# Identifier mapping


## Yihang Xin and Alex Pico

## 2020-12-15

This vignette will show you how to map or translate identifiers from one database (e.g., Ensembl) to another (e.g, Entrez Gene). This is a common requirement for data analysis. In the context of Cytoscape, for example, identifier mapping is needed when you want to import data to overlay on a network but you don’t have matching keys. There are three distinct examples below, highlighting different lessons that may apply to your use cases



# Installation
The following chunk of code installs the `py4cytoscape` module.

In [1]:
%%capture
!python3 -m pip install python-igraph requests pandas networkx
!python3 -m pip install py4cytoscape

# Prerequisites
In addition to this package (py4cytoscape version 0.0.7), you will need:

* Latest version of Cytoscape, which can be downloaded from https://cytoscape.org/download.html. Simply follow the installation instructions on screen.

* Complete installation wizard

* Launch Cytoscape

For this vignette, you’ll also need the STRING app:

Install the STRING app from https://apps.cytoscape.org/apps/stringapp

Install the WikiPathways app from https://apps.cytoscape.org/apps/wikipathways

You can also install app inside Python notebook by running "py4cytoscape.install_app('Your App')"

# Import the required package¶


In [2]:
import os
import sys
import pandas as pd
import py4cytoscape as p4c

# Setup Cytoscape¶


In [3]:
p4c.cytoscape_version_info()

{'apiVersion': 'v1',
 'cytoscapeVersion': '3.8.2',
 'automationAPIVersion': '1.0.0',
 'py4cytoscapeVersion': '0.0.7'}

# Example: Species specific considerations
When planning to import data, you need to consider the key columns you have in your network data and in your table data. It’s always recommended that you use proper identifiers as your keys (e.g., from databases like Ensembl and Uniprot-TrEMBL). Relying on conventional symbols and names is not standard and error prone.

Let’s start with the sample network provided by Cytoscape.

Caution: Loading a session file will discard your current session. Save first, if you have networks or data you want to keep. Use saveSession(‘path_to_file’).

In [4]:
p4c.open_session()

Opening sampleData/sessions/Yeast Perturbation.cys...


{}

You should now see a network with just over 300 nodes. If you look at the Node Table, you’ll see that there are proper identifiers in the name columns, like “YDL194W”. These are the Ensembl-supported IDs for Yeast.

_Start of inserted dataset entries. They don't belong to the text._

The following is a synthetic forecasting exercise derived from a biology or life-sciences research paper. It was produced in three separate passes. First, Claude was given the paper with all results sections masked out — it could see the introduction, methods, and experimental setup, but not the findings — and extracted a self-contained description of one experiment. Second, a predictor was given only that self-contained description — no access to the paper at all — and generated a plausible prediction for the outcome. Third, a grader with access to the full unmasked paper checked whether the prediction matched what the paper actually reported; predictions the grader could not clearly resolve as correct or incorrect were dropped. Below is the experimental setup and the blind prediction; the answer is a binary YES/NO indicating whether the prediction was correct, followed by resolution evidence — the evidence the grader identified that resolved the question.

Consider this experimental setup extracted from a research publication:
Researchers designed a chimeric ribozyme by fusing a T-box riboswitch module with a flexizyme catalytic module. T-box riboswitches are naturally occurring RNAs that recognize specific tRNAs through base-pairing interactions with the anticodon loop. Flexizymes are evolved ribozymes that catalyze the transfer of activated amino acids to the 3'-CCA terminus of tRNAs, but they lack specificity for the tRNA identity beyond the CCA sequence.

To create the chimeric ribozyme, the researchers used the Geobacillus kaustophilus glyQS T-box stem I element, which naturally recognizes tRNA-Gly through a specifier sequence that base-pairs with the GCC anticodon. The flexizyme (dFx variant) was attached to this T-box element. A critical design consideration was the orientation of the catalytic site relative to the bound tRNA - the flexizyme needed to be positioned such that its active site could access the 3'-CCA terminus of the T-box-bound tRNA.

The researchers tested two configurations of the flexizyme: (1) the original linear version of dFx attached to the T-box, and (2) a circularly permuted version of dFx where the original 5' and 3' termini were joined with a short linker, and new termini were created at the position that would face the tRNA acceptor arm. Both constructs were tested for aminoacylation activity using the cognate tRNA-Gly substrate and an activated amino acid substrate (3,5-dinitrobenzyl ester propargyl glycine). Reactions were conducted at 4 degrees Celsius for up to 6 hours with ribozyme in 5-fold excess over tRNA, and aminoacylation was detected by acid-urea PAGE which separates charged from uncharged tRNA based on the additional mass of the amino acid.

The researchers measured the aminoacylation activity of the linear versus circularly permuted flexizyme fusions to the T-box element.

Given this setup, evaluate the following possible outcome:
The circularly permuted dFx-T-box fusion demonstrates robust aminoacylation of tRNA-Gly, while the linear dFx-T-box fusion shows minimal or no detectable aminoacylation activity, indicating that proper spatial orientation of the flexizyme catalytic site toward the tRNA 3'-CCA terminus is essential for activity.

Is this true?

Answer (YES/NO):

# Perform identifier mapping
You need to know a few things about your network in order to run this function, e.g., the species and starting (or source) identifier type. This isn’t usually a problem, but this example highlights a unique case where the Ensembl ID type for a particular species (i.e., Yeast) has a particular format (e.g., YDL194W), rather than the more typical ENSXXXG00001232 format.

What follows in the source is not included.